▸ GIVEN EXERCISE
In the bug report below, what does the author say the bug seems to be caused by?
___ PASSAGE PROVIDED ___
Skip to content

[BUG] hasNumberOfDistinctValues breaks when DataFrame has a 'count' column #647

@tanvn

Description

@tanvn

Describe the bug
It seems to be a regression caused by #586

To Reproduce
In local environment, the bug can be easily reproduced with the following

import com.amazon.deequ.checks.{Check, CheckLevel}
import com.amazon.deequ.{VerificationResult, VerificationSuite}
import org.apache.spark.sql.types.{IntegerType, StringType, StructField, StructType}
import org.apache.spark.sql.{Row, SparkSession}

object HistogramChecker {
  def main(args: Array[String]): Unit = {
    val spark = SparkSession.builder
      .master("local")
      .appName("test")
      .getOrCreate()

    val schema = StructType(
      Seq(
        StructField("id", StringType, nullable = false),
        StructField("count", IntegerType, nullable = false),
        StructField("dt", StringType, nullable = false)
      )
    )

    val rows = Seq(
      Row("id_0", 1, "20240118"),
      Row("id_1", 2, "20240118"),
      Row("id_2", 3, "20240118")
___ RECORD LIST ___
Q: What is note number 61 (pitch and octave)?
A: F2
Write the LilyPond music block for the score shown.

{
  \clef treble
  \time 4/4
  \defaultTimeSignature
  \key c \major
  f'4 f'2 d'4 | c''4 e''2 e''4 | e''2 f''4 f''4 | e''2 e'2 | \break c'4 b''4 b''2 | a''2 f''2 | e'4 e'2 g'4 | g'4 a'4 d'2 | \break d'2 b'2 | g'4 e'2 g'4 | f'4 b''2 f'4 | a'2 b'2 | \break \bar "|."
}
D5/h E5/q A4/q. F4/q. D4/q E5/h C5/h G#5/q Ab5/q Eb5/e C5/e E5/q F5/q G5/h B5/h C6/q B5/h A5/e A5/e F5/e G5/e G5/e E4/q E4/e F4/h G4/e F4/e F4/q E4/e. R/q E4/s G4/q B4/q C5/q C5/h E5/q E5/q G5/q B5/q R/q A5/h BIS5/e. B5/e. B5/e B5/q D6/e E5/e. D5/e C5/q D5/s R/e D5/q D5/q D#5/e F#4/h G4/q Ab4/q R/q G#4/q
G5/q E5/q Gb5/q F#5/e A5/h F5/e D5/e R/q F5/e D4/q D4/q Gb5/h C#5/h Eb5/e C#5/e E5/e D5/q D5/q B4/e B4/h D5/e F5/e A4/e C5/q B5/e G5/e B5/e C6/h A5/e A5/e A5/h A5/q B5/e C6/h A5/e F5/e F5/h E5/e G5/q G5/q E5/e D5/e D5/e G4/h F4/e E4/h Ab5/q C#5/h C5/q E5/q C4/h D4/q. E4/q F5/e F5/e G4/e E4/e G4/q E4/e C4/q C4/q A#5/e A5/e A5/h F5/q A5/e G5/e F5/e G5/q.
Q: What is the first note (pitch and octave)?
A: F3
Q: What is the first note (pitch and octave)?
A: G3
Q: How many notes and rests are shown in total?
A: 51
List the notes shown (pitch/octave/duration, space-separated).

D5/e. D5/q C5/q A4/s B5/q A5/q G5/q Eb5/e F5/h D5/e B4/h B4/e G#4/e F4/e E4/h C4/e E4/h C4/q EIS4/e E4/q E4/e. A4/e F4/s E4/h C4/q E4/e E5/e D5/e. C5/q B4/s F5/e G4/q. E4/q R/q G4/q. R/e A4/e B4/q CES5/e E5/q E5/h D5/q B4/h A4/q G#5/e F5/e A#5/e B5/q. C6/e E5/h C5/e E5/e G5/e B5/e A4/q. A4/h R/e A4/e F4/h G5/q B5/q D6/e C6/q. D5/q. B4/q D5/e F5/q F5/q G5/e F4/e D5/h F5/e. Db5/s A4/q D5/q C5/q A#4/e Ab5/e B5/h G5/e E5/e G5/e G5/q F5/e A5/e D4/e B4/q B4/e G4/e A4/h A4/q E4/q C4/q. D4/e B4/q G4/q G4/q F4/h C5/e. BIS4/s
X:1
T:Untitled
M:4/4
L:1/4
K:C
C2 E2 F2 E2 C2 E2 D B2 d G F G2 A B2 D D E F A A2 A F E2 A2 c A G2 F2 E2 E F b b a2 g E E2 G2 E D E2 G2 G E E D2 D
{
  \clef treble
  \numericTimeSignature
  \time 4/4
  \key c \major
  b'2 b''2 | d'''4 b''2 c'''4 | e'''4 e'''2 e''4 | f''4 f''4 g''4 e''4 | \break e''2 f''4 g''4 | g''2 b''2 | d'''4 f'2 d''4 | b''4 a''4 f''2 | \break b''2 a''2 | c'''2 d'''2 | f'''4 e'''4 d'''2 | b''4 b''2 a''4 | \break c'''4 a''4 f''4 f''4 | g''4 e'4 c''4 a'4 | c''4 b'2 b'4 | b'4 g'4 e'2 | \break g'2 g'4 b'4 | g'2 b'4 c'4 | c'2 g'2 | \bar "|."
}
___
▸ TASK RESULT
It seems to be a regression caused by #586.